Officials from both countries revealed that the deal with the Trump administration also included the transfer of suspected members of the Salvadoran gang MS-13 who were being held in the United States awaiting charges.

“We have sent 2 dangerous top MS-13 leaders plus 21 of its most wanted back to face justice in El Salvador,” Secretary of State Marco Rubio posted on social media on Sunday. Mr. Rubio added that “over 250 alien enemy members of Tren de Aragua” were also sent to El Salvador, which “has agreed to hold in their very good jails at a fair price.”

Two of those MS-13 defendants are charged as senior members of the international criminal organization.

The Trump administration has faced problems deporting Venezuelans, hundreds of thousands of whom entered the United States during a surge in migration in recent years.

Venezuela’s leader, Nicolás Maduro, is among a handful of leaders in the region whose governments have not regularly received deportation flights from the United States because of a breakdown in diplomatic relations. Since Mr. Trump took office, Mr. Maduro has gone back and forth on whether his government will receive its deported citizens.
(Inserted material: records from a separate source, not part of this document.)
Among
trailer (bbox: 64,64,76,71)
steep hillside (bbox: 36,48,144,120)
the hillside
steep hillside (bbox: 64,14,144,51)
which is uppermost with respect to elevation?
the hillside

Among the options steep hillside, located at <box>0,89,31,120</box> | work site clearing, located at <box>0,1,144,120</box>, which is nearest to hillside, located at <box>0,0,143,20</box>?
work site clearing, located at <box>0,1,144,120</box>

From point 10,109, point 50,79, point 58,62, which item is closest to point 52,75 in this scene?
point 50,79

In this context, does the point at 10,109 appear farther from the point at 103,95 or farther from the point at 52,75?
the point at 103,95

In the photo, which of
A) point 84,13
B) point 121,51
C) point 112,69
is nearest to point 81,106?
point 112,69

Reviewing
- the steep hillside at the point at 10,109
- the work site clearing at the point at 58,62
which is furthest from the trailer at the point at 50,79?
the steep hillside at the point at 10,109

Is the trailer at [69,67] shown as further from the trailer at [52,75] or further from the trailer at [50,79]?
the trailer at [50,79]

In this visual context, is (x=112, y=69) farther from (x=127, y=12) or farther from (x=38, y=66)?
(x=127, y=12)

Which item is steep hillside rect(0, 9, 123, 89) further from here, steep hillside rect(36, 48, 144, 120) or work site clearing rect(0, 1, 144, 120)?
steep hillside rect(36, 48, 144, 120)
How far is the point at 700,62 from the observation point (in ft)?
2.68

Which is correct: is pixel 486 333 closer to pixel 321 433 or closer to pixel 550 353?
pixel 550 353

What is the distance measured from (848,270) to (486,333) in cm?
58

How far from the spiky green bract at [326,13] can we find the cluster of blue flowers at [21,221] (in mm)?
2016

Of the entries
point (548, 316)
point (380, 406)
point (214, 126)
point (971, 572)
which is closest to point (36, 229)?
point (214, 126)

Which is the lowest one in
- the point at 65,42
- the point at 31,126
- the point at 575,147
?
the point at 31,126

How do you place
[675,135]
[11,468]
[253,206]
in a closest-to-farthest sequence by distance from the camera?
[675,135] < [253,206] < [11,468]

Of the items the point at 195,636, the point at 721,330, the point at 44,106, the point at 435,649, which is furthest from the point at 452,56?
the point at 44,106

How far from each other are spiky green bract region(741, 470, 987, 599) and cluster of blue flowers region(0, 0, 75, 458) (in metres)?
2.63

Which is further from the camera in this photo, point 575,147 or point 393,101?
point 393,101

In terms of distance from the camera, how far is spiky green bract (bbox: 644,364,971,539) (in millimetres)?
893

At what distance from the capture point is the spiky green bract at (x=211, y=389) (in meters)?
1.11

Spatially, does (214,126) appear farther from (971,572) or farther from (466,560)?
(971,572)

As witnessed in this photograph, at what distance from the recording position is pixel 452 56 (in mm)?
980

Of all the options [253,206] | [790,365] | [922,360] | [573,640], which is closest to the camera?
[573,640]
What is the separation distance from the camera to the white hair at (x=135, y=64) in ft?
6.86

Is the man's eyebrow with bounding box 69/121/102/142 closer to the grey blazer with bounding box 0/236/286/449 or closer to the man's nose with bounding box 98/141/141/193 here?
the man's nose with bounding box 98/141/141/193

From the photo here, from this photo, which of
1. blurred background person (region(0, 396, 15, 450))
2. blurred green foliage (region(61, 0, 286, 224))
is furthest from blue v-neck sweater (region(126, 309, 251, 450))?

Last month, the United States sent groups of Venezuelans to the naval base at Guantánamo Bay, Cuba, and described at least some of them as gang members. Then on Feb. 20 the Trump administration abruptly repatriated all of the Venezuelan migrants from the base in a transfer through Honduras, with one being brought back to an immigration facility in the United States.

El Salvador had also presented itself as an option for deported Venezuelans. In early February, during a visit by Mr. Rubio, Mr. Bukele offered to take in deportees of any nationality, including convicted criminals, saying he would hold them in the country’s jail system.

Mr. Rubio, who announced Mr. Bukele’s offer at the time, said that the Salvadoran president had agreed to jail “any illegal alien in the United States who is a criminal of any nationality, whether from MS-13 or the Tren de Aragua.”

Tim Balk contributed reporting.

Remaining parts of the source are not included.